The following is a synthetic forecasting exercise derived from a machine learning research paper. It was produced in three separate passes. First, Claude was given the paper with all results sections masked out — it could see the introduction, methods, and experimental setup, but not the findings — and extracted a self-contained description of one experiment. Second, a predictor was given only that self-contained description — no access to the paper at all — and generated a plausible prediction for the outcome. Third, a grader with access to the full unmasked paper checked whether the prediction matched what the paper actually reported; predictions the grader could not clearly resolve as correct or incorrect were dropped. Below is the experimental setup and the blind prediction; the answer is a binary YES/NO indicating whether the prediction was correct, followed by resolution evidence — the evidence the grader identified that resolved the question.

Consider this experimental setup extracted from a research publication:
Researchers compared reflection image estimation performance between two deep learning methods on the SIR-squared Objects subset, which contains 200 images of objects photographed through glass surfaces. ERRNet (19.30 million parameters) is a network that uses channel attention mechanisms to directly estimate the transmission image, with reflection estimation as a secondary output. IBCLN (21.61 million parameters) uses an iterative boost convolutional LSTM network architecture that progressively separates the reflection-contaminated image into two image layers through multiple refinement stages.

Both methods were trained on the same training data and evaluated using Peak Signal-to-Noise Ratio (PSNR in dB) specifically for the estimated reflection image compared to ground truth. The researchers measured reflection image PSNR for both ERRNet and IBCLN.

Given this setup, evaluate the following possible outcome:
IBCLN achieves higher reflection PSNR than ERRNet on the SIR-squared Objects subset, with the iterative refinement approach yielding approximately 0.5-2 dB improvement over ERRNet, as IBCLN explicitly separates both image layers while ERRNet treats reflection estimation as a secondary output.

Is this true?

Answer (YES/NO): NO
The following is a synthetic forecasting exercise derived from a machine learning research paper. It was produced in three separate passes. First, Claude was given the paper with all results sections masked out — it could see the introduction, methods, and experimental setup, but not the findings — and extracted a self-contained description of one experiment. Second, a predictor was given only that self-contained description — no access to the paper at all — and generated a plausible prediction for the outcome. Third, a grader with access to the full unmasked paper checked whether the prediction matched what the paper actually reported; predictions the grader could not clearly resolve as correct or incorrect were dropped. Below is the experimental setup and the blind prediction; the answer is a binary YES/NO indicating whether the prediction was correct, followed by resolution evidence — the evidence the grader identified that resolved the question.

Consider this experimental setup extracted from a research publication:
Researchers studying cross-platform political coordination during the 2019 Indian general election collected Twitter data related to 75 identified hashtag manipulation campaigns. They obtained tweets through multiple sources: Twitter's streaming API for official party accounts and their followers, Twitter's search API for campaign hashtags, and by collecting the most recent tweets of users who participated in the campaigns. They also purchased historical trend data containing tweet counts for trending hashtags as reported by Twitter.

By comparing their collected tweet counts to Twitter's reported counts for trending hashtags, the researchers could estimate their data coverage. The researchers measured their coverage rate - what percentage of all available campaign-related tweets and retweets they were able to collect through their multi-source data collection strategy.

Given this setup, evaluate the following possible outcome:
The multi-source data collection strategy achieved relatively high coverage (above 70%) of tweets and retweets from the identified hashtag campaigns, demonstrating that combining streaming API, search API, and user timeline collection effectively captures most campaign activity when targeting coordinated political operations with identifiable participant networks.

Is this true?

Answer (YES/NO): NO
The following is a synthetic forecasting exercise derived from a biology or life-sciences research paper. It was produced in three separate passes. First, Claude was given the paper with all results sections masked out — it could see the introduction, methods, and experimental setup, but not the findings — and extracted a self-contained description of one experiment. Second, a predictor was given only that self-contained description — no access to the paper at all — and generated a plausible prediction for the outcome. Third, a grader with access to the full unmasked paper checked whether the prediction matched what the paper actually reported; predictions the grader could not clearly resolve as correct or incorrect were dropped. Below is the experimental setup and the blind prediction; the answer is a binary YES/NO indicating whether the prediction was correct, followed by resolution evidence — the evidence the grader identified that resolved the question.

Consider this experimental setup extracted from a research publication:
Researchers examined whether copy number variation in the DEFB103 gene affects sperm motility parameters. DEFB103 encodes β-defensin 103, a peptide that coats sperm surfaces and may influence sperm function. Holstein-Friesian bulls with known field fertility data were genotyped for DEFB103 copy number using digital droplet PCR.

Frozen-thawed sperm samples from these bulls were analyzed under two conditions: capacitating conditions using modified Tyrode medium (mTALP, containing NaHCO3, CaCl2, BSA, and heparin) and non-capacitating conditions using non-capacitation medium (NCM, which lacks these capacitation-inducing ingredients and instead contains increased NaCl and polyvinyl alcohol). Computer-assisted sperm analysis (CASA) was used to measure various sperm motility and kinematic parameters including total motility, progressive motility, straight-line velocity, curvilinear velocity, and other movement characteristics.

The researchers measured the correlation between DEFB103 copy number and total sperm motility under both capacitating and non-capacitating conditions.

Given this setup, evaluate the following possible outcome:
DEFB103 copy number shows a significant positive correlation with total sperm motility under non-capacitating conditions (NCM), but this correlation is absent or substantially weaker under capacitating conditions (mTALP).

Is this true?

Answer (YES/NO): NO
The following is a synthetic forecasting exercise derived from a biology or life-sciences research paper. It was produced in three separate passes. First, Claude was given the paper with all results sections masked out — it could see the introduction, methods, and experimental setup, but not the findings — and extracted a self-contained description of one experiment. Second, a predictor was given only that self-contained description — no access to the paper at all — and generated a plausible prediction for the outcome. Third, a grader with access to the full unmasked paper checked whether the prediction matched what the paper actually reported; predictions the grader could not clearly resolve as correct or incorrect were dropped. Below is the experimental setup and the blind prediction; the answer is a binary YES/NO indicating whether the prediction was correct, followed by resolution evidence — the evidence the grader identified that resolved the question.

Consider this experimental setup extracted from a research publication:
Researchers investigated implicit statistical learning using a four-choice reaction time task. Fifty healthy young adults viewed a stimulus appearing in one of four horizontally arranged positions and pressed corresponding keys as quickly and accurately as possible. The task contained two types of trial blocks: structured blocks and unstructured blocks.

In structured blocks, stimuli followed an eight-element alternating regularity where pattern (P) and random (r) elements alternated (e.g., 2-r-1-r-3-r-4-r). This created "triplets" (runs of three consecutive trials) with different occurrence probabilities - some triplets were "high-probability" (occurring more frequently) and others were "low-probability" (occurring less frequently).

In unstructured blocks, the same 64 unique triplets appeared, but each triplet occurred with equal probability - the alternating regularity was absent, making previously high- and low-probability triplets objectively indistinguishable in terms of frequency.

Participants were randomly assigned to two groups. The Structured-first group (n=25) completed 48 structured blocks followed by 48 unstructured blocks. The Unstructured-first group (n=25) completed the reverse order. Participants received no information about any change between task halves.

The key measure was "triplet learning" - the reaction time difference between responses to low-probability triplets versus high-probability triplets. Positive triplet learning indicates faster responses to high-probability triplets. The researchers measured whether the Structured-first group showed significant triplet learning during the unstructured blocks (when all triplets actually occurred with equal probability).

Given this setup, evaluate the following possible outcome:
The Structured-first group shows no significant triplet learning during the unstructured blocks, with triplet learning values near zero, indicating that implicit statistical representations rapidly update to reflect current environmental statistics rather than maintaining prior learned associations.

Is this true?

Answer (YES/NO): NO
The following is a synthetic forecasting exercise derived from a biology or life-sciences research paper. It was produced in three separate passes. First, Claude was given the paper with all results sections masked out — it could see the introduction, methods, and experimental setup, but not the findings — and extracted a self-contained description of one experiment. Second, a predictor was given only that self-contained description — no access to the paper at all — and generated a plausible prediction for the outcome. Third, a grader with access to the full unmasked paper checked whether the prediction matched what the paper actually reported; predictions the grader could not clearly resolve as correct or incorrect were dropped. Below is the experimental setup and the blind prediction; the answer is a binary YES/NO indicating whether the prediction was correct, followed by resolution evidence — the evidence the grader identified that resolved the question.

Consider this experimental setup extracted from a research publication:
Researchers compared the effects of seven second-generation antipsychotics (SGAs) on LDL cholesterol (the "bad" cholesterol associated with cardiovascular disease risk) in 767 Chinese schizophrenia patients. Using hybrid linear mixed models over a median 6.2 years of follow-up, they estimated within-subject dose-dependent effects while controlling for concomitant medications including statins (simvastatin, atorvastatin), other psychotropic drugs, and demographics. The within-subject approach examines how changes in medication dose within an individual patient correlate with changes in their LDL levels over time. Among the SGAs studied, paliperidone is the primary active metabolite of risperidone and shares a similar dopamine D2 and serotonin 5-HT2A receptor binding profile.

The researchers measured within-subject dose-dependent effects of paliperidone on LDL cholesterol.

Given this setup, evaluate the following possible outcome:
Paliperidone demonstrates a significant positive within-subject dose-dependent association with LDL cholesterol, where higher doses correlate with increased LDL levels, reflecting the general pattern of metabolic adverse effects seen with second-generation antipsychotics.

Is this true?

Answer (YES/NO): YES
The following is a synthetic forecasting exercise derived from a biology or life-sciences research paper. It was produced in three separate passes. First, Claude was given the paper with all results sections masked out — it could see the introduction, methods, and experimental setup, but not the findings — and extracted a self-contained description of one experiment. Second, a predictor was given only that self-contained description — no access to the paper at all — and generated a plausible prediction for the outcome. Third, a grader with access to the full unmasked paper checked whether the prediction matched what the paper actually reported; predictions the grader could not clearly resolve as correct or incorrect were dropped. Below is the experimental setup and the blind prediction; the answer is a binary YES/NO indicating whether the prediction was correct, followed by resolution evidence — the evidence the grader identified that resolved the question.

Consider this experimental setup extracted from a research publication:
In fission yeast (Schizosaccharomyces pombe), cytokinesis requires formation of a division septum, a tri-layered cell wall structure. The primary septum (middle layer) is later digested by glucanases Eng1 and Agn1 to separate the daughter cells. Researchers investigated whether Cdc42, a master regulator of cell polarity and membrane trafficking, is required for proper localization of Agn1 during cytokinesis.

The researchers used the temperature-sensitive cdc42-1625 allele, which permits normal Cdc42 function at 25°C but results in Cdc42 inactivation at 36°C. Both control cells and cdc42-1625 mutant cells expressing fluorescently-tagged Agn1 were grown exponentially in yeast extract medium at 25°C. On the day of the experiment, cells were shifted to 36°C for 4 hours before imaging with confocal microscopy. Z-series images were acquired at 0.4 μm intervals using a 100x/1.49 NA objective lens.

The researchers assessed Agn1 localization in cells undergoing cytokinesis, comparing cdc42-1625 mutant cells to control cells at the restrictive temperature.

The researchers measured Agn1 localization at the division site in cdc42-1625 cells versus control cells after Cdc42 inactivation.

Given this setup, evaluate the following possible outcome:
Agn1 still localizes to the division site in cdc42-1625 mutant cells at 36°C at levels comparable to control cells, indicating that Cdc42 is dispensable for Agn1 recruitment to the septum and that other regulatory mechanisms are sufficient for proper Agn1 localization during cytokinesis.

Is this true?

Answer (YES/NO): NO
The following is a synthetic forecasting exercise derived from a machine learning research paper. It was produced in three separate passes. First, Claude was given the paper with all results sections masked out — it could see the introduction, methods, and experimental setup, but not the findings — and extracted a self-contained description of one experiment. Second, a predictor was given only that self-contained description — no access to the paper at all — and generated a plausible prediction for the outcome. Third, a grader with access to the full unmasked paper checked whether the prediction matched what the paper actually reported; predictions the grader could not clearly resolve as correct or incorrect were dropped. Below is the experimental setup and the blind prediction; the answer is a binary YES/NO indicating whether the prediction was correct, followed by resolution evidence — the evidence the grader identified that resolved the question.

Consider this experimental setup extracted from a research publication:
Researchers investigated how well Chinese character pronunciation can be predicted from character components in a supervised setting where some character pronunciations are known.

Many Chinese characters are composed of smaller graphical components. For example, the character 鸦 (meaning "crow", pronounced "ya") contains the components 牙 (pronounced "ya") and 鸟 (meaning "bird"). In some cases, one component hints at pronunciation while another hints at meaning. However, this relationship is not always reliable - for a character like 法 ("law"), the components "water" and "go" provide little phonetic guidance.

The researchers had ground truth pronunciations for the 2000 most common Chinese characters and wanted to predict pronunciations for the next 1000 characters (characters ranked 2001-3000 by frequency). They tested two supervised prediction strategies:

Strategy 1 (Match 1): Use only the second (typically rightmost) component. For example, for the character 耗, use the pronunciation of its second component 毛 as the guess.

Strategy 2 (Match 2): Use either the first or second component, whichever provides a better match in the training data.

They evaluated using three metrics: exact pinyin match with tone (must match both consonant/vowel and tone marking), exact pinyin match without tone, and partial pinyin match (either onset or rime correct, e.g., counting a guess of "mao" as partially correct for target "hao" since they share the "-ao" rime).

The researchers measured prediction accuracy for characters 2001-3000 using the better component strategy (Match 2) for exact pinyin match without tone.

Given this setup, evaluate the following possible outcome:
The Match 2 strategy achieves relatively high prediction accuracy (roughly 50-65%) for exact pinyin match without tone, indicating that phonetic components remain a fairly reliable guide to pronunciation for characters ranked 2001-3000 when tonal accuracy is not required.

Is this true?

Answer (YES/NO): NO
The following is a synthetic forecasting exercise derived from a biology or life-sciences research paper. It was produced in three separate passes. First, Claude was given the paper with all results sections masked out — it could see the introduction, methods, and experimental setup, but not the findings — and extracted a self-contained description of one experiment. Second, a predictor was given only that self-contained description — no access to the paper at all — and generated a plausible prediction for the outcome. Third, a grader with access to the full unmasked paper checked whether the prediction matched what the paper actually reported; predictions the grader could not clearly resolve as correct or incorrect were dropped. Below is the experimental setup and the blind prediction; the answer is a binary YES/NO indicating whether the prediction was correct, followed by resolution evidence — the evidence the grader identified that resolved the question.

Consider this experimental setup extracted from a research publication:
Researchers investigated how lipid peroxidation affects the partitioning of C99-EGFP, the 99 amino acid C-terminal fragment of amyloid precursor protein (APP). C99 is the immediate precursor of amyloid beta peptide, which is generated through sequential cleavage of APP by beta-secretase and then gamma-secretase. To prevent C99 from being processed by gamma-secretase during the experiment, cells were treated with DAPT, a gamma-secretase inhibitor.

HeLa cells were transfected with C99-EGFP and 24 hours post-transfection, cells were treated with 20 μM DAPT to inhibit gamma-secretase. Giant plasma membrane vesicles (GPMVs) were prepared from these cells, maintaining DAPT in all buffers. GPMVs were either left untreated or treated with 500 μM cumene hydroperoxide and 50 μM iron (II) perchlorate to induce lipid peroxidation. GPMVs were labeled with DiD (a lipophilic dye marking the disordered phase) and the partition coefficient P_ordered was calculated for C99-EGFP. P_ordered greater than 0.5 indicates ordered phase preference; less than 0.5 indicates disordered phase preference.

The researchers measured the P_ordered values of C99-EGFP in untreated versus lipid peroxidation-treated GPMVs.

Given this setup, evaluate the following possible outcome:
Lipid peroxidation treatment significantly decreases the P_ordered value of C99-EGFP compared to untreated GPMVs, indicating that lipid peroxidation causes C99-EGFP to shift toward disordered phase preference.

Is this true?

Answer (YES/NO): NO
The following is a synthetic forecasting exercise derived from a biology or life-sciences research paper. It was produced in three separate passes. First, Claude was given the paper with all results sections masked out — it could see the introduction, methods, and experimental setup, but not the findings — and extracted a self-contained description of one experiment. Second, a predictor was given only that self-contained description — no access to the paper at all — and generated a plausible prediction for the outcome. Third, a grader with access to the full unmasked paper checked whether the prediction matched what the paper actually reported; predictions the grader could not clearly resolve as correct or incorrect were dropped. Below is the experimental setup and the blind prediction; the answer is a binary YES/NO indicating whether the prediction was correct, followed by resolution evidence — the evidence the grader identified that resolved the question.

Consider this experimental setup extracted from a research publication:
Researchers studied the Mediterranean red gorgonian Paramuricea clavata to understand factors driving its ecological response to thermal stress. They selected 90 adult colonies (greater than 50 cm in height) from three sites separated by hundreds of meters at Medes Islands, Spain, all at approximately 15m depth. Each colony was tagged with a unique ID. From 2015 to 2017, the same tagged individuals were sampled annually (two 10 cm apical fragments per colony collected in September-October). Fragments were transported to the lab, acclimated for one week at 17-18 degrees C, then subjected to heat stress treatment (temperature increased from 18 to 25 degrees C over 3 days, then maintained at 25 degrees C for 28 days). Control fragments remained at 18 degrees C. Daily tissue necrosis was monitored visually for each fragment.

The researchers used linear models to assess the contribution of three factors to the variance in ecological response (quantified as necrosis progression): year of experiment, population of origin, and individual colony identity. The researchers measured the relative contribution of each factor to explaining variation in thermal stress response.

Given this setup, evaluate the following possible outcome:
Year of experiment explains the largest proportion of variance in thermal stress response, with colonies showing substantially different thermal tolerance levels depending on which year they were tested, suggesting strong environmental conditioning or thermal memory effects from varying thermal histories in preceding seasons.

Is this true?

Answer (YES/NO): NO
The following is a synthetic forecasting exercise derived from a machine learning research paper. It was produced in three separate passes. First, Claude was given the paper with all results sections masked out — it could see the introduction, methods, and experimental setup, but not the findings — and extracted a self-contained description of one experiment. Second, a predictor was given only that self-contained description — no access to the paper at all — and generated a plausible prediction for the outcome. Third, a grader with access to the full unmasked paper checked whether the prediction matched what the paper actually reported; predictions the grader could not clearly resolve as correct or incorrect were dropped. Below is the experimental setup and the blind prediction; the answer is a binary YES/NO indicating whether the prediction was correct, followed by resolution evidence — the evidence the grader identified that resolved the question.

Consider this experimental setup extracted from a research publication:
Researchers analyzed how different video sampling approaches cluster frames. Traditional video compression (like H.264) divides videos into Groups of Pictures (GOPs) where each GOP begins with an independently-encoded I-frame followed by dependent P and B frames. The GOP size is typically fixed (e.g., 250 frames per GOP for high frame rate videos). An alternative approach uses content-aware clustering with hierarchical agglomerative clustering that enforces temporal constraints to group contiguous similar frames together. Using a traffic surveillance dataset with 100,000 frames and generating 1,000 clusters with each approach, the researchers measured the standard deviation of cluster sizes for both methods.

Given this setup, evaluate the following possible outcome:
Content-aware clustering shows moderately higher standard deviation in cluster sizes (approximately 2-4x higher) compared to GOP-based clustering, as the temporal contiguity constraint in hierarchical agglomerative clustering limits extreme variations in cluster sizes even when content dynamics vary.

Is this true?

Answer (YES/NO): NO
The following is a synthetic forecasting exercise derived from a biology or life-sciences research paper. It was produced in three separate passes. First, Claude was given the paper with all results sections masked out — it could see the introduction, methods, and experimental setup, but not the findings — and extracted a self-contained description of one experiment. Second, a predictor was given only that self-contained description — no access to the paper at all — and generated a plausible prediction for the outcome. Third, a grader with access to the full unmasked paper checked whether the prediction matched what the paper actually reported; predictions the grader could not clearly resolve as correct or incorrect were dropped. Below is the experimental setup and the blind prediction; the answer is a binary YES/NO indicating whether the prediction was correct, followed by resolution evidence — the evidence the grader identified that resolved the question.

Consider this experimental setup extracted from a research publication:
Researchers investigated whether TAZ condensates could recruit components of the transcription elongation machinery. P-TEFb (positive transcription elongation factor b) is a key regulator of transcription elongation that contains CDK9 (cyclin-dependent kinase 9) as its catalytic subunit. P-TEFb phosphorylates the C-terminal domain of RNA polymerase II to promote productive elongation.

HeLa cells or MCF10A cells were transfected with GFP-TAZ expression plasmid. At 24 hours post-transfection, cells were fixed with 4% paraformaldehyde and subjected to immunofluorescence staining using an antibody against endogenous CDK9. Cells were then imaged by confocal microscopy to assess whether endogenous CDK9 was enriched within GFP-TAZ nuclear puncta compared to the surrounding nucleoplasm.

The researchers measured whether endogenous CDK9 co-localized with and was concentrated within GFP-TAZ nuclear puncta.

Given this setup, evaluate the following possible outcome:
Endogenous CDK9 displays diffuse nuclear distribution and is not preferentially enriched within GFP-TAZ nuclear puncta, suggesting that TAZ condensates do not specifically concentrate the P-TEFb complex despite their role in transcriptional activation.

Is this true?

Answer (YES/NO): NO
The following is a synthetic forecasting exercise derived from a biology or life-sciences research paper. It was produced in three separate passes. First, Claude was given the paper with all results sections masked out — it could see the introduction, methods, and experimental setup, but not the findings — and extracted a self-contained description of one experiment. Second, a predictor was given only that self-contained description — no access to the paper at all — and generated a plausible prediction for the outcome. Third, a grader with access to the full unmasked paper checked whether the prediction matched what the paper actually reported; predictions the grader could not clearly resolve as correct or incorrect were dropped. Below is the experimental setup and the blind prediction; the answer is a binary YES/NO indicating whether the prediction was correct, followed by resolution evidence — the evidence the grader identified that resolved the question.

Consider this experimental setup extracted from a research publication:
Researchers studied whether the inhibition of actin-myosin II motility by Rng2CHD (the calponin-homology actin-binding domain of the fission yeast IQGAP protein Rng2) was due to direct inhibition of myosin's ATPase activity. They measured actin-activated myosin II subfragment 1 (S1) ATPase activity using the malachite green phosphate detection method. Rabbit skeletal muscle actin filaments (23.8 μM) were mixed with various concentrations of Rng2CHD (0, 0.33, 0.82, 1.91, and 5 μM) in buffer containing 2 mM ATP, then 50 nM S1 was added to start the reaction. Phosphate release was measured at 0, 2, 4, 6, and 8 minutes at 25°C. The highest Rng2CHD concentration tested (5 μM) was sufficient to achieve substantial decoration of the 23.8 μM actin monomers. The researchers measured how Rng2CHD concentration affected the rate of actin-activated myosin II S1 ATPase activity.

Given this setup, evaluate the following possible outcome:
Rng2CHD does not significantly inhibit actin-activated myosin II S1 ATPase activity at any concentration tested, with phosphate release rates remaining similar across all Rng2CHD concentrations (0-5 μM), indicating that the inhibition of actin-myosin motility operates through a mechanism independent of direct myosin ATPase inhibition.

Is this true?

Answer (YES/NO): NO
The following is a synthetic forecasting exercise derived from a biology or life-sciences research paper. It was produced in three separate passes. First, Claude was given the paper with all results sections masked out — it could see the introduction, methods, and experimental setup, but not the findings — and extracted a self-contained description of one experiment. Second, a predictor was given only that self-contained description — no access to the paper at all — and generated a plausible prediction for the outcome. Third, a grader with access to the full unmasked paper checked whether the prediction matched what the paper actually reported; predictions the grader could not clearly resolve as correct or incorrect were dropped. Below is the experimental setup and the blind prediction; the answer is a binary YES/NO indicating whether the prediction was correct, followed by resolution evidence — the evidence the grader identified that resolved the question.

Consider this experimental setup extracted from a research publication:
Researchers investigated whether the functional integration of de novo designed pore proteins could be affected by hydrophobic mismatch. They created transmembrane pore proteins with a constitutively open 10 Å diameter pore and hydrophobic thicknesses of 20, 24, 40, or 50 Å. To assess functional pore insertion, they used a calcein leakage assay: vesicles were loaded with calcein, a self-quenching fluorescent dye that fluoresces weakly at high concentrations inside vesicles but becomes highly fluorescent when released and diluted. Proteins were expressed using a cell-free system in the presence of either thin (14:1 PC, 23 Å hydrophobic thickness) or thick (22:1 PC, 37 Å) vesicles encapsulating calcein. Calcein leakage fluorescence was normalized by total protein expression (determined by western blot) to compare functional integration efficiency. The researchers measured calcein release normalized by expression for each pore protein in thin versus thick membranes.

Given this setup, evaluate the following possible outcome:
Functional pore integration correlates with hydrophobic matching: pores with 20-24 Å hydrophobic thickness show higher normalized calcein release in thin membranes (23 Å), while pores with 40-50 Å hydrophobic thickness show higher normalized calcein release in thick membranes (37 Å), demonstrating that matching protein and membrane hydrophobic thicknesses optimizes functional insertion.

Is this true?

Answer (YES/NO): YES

- [Assigned task] If a line in the entries contains "separates", copy it.

- [Result of this exercise]
Researchers compared reflection image estimation performance between two deep learning methods on the SIR-squared Objects subset, which contains 200 images of objects photographed through glass surfaces. ERRNet (19.30 million parameters) is a network that uses channel attention mechanisms to directly estimate the transmission image, with reflection estimation as a secondary output. IBCLN (21.61 million parameters) uses an iterative boost convolutional LSTM network architecture that progressively separates the reflection-contaminated image into two image layers through multiple refinement stages.
IBCLN achieves higher reflection PSNR than ERRNet on the SIR-squared Objects subset, with the iterative refinement approach yielding approximately 0.5-2 dB improvement over ERRNet, as IBCLN explicitly separates both image layers while ERRNet treats reflection estimation as a secondary output.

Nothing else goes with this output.